§ YOUR INSTRUCTIONS
Word for word, repeat the records, leaving every picture behind.

#####

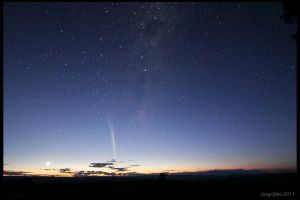 Comet Lovejoy by CapturingTheNight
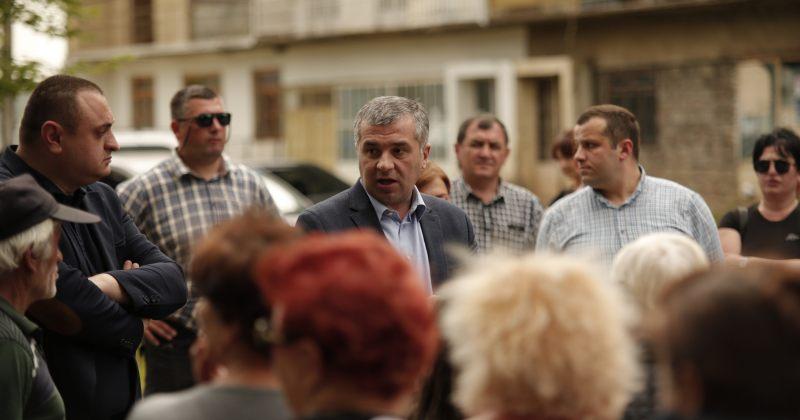 """""""ეს არჩევნები შანსია, ხელისუფლებას უარი ვუთხრათ"""" - ბაქრაძე ოზურგეთელ ამომრჩეველს შეხვდა"""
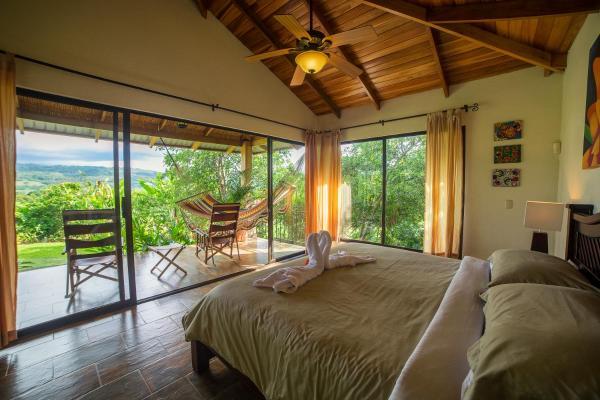 Hotel Pictures: La Finca Lodge, Quebrada Azul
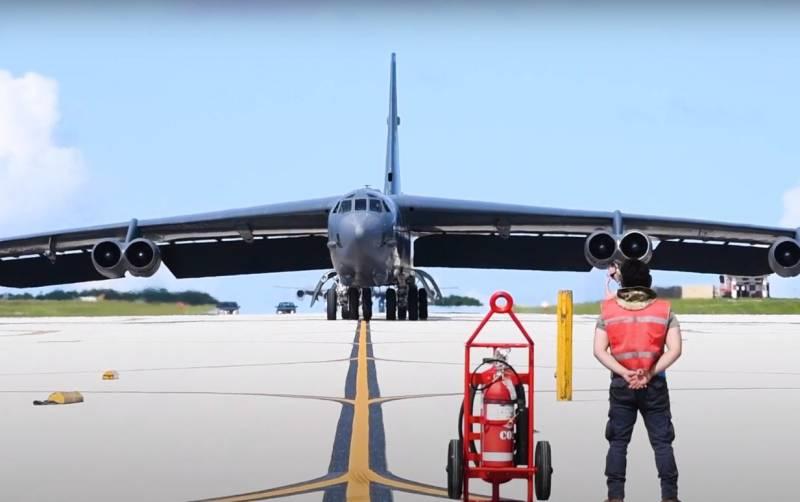 Стратегический бомбардировщик ВВС США В-52 имитировал пуск гиперзвуковой ракеты на Аляске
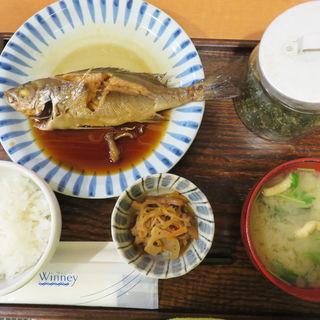 本日の魚の煮付け魚定食(マルワ食堂)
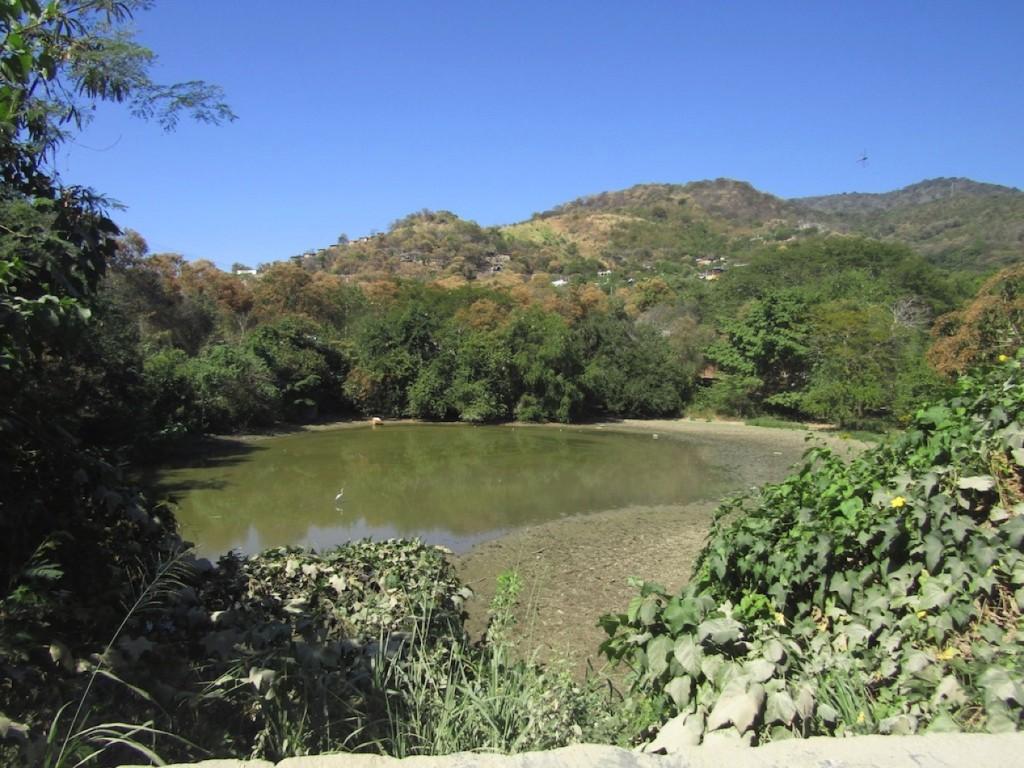 la-presa-zihuatanejo-.jpg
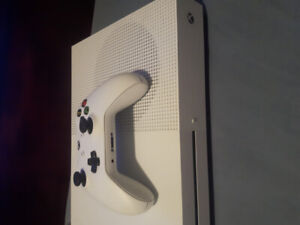 Xbox one S console and controller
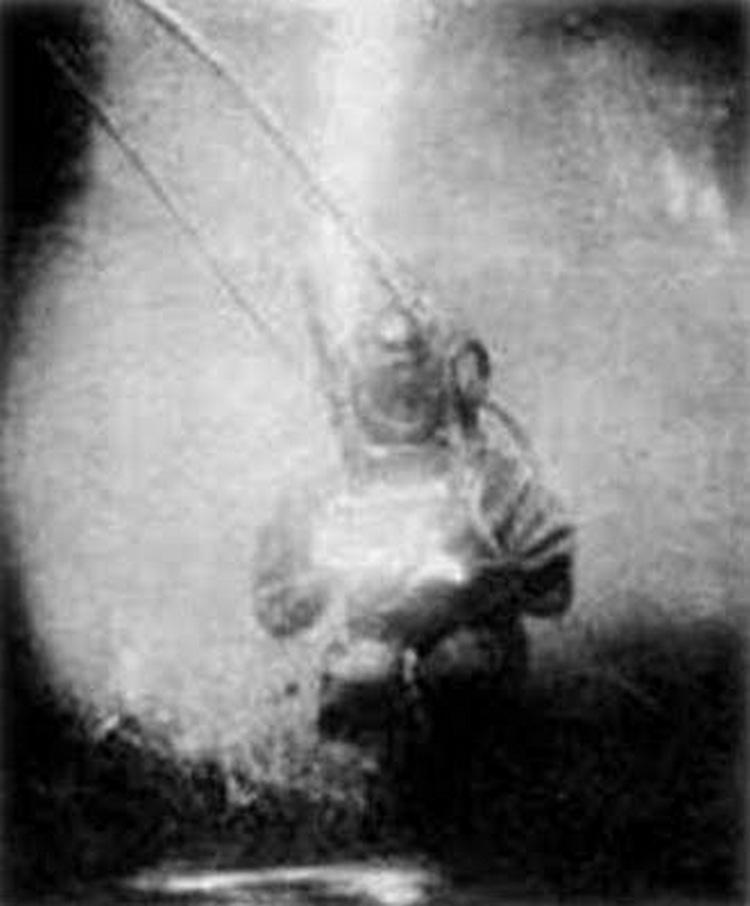 1893. Az első vízalatti felvétel. Louis Boutan francia biológus készítette..jpg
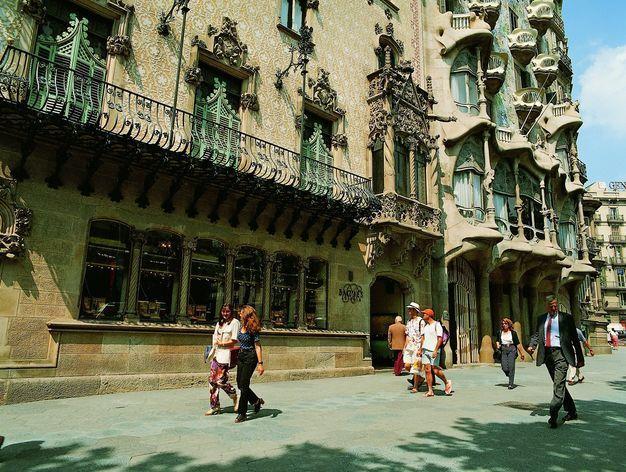 Barcelona, ciudad invitada para la Bienal de Arquitectura Barcelona será la ciudad invitada en la Bienal de Arquitectura de Buenos Aires de 2017; un acontecimiento de debate y difusión de la arquitectura latinoamericana que tiene lugar cada dos años desde 1985.  http://wp.me/p6HjOv-3y8 ConstruyenPais.com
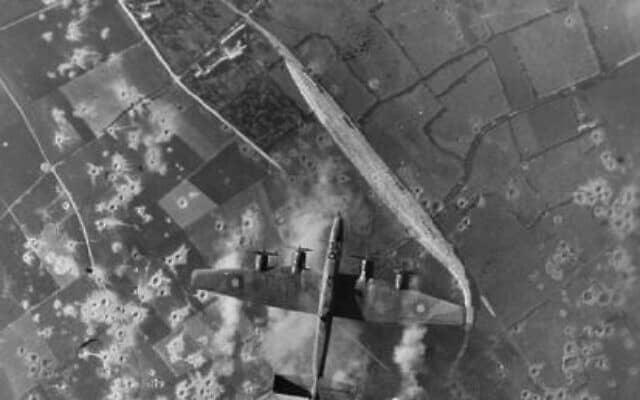 מפציצים של RAF בפעולה במהלך מתקפה לאור היום על אתר נשק סודי של הגרמנים בצרפת הכבושה (צילום: רשות הציבור)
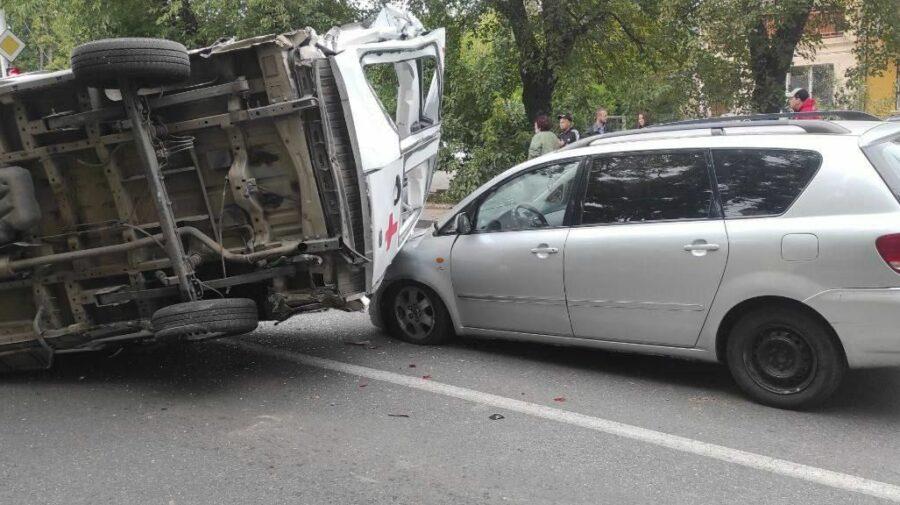 FOTO O ambulanță, o Toyota și un SUV nu au încăput într-o intersecție. Transportul medicilor s-a răsturnat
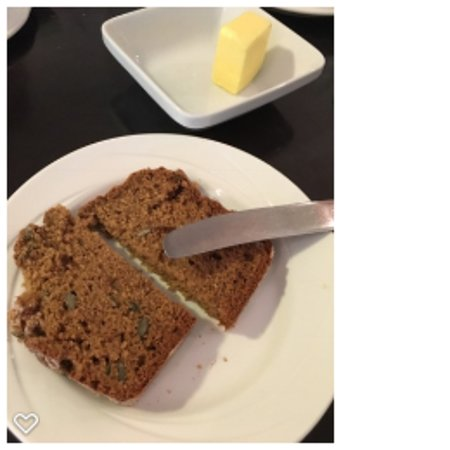 Macreddin Village, İrlanda: The breakfast bread!  Yum!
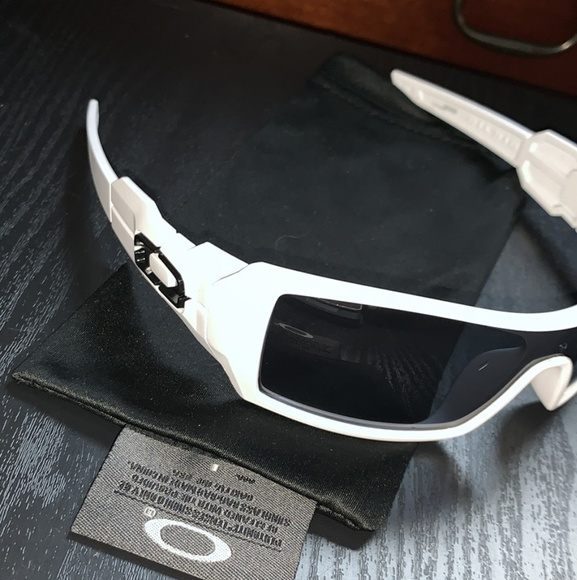 358007f666fce Mens Oakley Oil Rig Sunglasses - White with Black.  M 5c901929c2e9fe7b5f326611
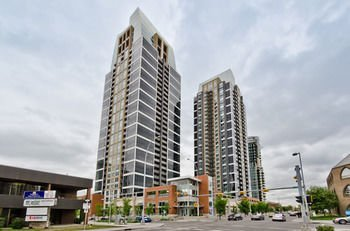 Monki Di Executive Suites - Alura Calgary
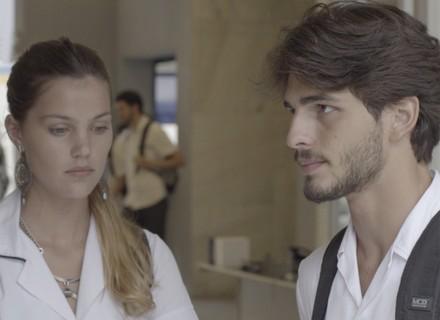 Teaser: Roger decide pedir desculpas para Luciana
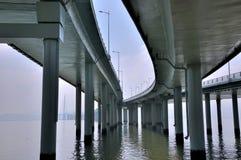桥梁曲线延伸的透视图 免版税库存图片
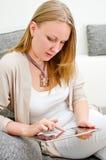 有片剂个人计算机的妇女 免版税图库摄影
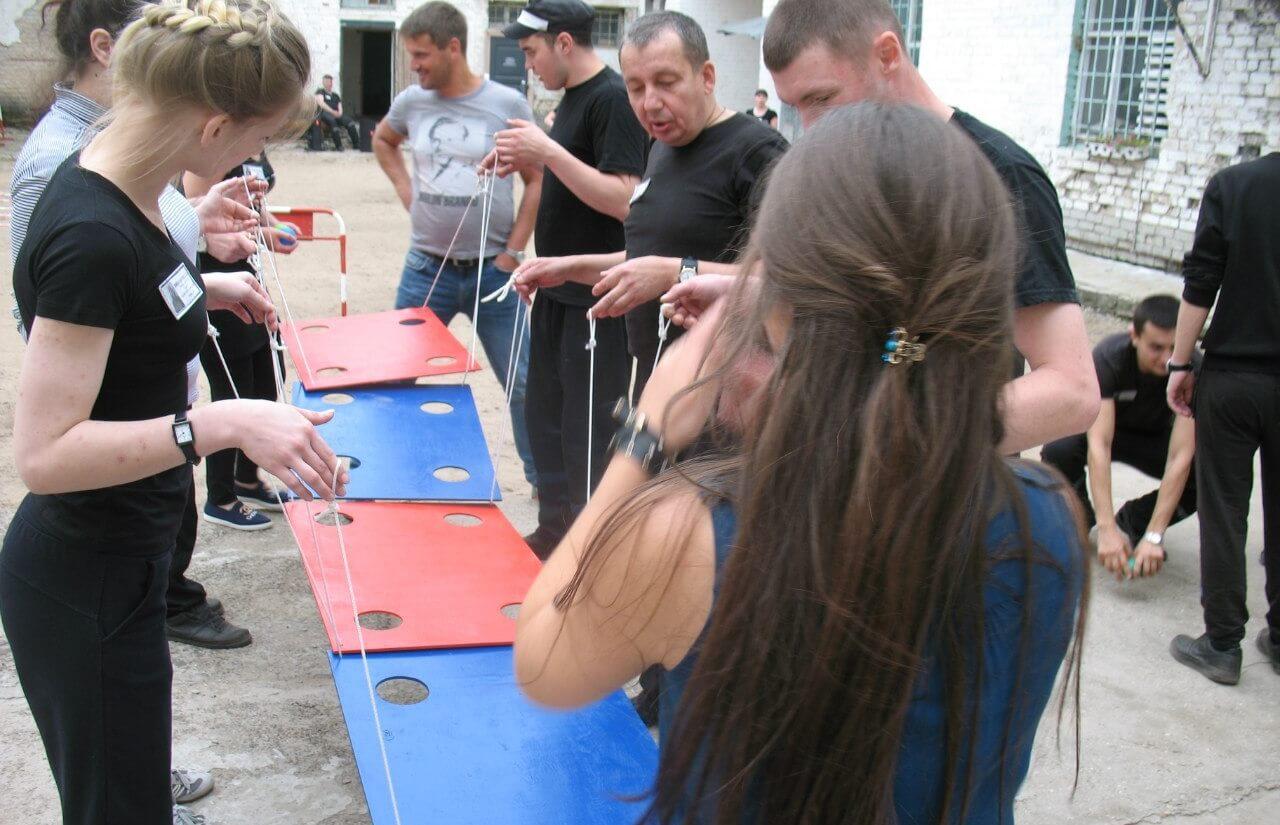 Волонтеры провели соревнования по тимбилдингу в СИЗО №1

#####

§ TASK OUTPUT
 Comet Lovejoy by CapturingTheNight
 """""""ეს არჩევნები შანსია, ხელისუფლებას უარი ვუთხრათ"""" - ბაქრაძე ოზურგეთელ ამომრჩეველს შეხვდა"""
 Hotel Pictures: La Finca Lodge, Quebrada Azul
 Стратегический бомбардировщик ВВС США В-52 имитировал пуск гиперзвуковой ракеты на Аляске
 本日の魚の煮付け魚定食(マルワ食堂)
 la-presa-zihuatanejo-.jpg
 Xbox one S console and controller
 1893. Az első vízalatti felvétel. Louis Boutan francia biológus készítette..jpg
 Barcelona, ciudad invitada para la Bienal de Arquitectura Barcelona será la ciudad invitada en la Bienal de Arquitectura de Buenos Aires de 2017; un acontecimiento de debate y difusión de la arquitectura latinoamericana que tiene lugar cada dos años desde 1985.  http://wp.me/p6HjOv-3y8 ConstruyenPais.com
 מפציצים של RAF בפעולה במהלך מתקפה לאור היום על אתר נשק סודי של הגרמנים בצרפת הכבושה (צילום: רשות הציבור)
 FOTO O ambulanță, o Toyota și un SUV nu au încăput într-o intersecție. Transportul medicilor s-a răsturnat
 Macreddin Village, İrlanda: The breakfast bread!  Yum!
 358007f666fce Mens Oakley Oil Rig Sunglasses - White with Black.  M 5c901929c2e9fe7b5f326611
 Monki Di Executive Suites - Alura Calgary
 Teaser: Roger decide pedir desculpas para Luciana
桥梁曲线延伸的透视图 免版税库存图片
 有片剂个人计算机的妇女 免版税图库摄影
 Волонтеры провели соревнования по тимбилдингу в СИЗО №1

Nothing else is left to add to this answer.